Uma comissão permanente da Câmara dos Deputados recebeu, para análise, projeto de lei complementar cujo objeto era o delineamento de medidas direcionadas à sustentabilidade da dívida pública. Um ponto que gerou muito debate entre os parlamentares dizia respeito à alienação de ativos com o objetivo de reduzir o montante da dívida.

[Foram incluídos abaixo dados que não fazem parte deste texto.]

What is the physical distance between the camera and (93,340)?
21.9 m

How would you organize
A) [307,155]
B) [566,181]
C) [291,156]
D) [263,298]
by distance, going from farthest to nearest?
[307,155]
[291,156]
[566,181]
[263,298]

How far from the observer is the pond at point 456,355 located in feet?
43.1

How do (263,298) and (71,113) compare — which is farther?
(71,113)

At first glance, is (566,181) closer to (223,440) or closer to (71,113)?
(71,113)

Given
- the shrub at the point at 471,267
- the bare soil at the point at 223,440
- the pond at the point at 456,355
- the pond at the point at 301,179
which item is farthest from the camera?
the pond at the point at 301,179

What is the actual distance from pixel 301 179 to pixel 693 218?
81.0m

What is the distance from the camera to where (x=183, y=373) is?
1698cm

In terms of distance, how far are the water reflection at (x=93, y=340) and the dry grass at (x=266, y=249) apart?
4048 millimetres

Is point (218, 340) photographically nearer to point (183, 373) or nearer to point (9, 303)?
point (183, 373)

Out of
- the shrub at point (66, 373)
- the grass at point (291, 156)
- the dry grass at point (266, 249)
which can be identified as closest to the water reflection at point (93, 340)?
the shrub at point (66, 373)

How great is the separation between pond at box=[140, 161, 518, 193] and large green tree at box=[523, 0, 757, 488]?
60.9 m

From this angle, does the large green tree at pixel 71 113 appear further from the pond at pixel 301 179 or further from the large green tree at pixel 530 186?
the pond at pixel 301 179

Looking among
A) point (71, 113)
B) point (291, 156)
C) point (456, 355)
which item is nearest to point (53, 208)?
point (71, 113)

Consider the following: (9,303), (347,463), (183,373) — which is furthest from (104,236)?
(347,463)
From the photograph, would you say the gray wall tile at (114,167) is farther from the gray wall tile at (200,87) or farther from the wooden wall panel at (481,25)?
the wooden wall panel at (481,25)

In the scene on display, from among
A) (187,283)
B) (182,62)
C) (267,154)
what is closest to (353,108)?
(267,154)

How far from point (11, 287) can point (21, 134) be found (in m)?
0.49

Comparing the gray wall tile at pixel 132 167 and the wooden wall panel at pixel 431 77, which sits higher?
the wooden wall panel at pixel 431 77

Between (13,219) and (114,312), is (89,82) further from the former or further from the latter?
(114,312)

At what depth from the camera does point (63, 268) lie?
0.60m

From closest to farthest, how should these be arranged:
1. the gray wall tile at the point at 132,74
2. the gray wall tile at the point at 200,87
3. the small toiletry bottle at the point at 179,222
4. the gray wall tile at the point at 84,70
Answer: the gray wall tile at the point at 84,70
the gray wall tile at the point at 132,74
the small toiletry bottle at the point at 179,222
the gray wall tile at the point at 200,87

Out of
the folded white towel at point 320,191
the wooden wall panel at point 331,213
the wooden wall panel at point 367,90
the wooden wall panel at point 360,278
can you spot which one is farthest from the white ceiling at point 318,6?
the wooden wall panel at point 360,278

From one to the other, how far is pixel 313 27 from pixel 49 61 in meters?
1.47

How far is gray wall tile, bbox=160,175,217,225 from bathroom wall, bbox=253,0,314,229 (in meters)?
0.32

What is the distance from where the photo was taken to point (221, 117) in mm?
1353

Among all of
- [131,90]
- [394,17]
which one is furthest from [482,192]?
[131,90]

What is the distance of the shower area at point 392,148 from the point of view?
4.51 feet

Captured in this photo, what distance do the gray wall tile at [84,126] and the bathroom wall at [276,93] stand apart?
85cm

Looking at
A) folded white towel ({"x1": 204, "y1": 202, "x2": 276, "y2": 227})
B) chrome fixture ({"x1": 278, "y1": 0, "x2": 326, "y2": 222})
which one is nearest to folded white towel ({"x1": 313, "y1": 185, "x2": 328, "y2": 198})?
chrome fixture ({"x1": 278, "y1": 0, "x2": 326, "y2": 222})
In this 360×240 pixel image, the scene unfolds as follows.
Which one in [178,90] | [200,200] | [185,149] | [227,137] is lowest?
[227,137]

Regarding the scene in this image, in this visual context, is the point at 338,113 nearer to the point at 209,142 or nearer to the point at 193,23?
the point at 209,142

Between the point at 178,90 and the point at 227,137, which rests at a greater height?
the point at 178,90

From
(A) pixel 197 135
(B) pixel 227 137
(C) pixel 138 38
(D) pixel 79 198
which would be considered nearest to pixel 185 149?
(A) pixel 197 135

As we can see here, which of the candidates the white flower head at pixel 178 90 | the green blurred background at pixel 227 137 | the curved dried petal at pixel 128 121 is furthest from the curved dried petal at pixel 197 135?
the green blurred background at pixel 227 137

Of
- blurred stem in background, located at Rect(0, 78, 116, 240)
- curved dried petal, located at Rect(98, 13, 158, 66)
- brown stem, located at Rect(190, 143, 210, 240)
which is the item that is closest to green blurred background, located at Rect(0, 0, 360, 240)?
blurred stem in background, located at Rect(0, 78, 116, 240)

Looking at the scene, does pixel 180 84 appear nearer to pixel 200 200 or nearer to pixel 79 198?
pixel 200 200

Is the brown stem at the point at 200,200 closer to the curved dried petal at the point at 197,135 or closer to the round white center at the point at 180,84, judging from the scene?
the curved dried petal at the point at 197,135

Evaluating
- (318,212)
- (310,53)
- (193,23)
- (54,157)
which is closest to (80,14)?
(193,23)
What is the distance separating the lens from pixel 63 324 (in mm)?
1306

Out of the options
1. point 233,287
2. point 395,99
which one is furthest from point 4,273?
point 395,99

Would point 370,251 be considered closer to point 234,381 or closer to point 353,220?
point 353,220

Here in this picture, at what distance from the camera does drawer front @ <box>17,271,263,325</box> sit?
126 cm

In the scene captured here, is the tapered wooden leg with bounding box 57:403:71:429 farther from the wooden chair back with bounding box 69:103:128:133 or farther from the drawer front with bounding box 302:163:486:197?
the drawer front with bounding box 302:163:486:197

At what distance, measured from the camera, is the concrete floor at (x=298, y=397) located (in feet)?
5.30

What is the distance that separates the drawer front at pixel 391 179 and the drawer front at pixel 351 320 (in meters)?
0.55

Ao fim das discussões, concluiu-se, corretamente, que a referida proposição legislativa, à luz da Constituição da República de 1988, deve estabelecer:
- A)a obrigatoriedade da alienação, conforme cronograma vinculado ao plano plurianual;
Errada, porque a Constituição não impõe uma alienação obrigatória vinculada ao PPA, mas sim um planejamento voltado à sustentabilidade e à redução da dívida.
- B)o planejamento para a alienação, de modo a assegurar a sua correlação com a redução da dívida;
Certa, pois a CF/88 exige que a alienação de ativos seja planejada e mantida em correlação com a redução da dívida pública.

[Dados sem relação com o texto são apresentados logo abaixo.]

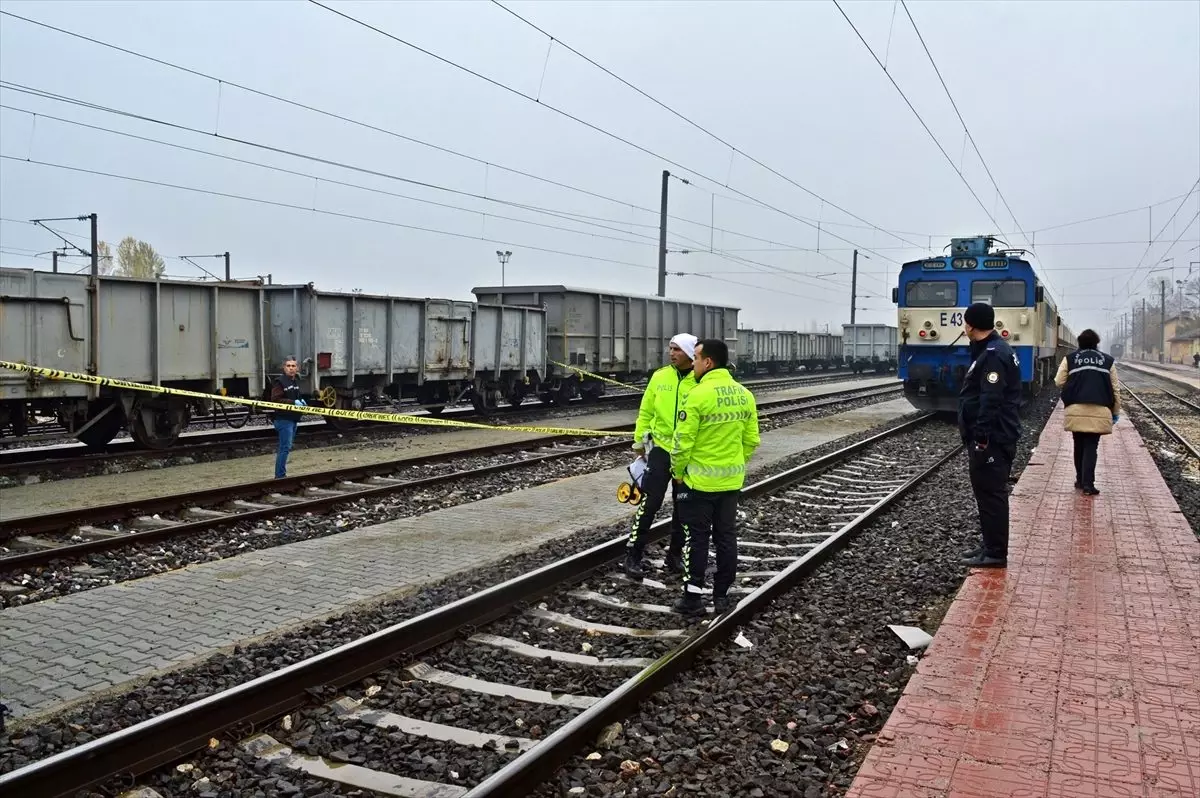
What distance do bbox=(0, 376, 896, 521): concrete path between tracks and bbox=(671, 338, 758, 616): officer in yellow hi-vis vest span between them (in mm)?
6545

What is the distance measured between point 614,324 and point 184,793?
21558 millimetres

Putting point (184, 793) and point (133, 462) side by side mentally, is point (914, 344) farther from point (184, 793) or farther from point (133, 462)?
point (184, 793)

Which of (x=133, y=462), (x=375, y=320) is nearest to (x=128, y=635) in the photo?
(x=133, y=462)

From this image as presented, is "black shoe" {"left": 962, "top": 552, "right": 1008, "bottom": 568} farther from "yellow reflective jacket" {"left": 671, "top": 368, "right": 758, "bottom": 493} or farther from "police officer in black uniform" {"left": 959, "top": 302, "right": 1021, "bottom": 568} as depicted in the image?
"yellow reflective jacket" {"left": 671, "top": 368, "right": 758, "bottom": 493}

- C)a obrigatoriedade da alienação, observada a necessidade de avaliação e de lei específica em se tratando de bens imóveis;
Errada, porque cria uma obrigatoriedade genérica de alienação e mistura exigências próprias de bens imóveis com o tema constitucional da sustentabilidade da dívida.

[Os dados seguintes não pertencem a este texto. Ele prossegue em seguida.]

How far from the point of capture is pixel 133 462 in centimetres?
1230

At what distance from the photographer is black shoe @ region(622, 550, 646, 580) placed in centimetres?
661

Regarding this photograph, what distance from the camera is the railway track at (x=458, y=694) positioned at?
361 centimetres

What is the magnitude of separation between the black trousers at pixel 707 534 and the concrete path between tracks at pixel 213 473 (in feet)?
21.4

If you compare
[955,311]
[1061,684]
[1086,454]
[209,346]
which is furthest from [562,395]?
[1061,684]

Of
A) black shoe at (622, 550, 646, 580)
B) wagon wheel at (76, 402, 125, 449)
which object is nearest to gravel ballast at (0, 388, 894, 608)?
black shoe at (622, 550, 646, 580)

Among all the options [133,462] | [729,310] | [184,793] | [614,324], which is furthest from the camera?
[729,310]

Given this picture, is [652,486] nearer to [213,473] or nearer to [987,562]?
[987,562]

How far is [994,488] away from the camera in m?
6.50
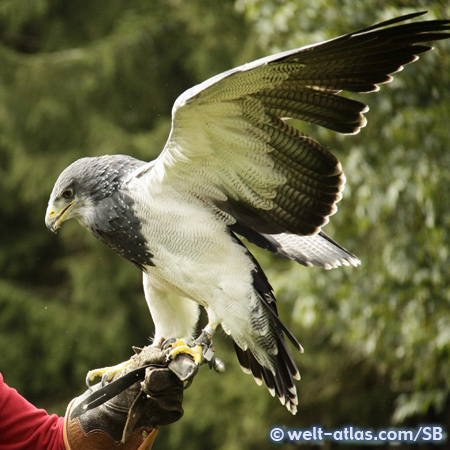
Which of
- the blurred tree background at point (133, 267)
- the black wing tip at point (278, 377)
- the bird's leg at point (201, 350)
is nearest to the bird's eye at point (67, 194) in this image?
the bird's leg at point (201, 350)

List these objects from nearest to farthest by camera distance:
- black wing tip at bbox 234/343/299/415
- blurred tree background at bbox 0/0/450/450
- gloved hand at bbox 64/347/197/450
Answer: gloved hand at bbox 64/347/197/450 → black wing tip at bbox 234/343/299/415 → blurred tree background at bbox 0/0/450/450

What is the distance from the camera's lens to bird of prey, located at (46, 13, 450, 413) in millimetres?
3232

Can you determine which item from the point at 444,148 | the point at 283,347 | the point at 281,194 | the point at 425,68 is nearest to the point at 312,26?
the point at 425,68

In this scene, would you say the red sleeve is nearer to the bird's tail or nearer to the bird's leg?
the bird's leg

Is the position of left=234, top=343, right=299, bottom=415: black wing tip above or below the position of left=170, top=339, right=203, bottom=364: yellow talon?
below

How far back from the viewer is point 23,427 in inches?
123

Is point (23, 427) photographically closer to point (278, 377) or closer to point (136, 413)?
point (136, 413)

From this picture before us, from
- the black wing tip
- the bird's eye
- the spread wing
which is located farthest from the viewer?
the black wing tip

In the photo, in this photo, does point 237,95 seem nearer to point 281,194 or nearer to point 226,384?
point 281,194

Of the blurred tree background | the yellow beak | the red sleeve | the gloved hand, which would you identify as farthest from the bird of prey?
the blurred tree background

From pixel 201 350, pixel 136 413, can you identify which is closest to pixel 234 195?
pixel 201 350

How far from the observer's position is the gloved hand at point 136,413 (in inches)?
126

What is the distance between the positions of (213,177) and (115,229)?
0.47m

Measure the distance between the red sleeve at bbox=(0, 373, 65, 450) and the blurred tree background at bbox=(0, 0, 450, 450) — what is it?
2868mm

- D)a vedação à alienação, de modo a evitar que o patrimônio público seja dilapidado e a despesa pública continue a aumentar;
Errada, porque a Constituição não veda a alienação de ativos; ao contrário, admite sua utilização como instrumento de redução da dívida, desde que planejada.
- E)a facultatividade da alienação, que só se tornará obrigatória quando as metas fiscais não forem alcançadas em dois exercícios consecutivos.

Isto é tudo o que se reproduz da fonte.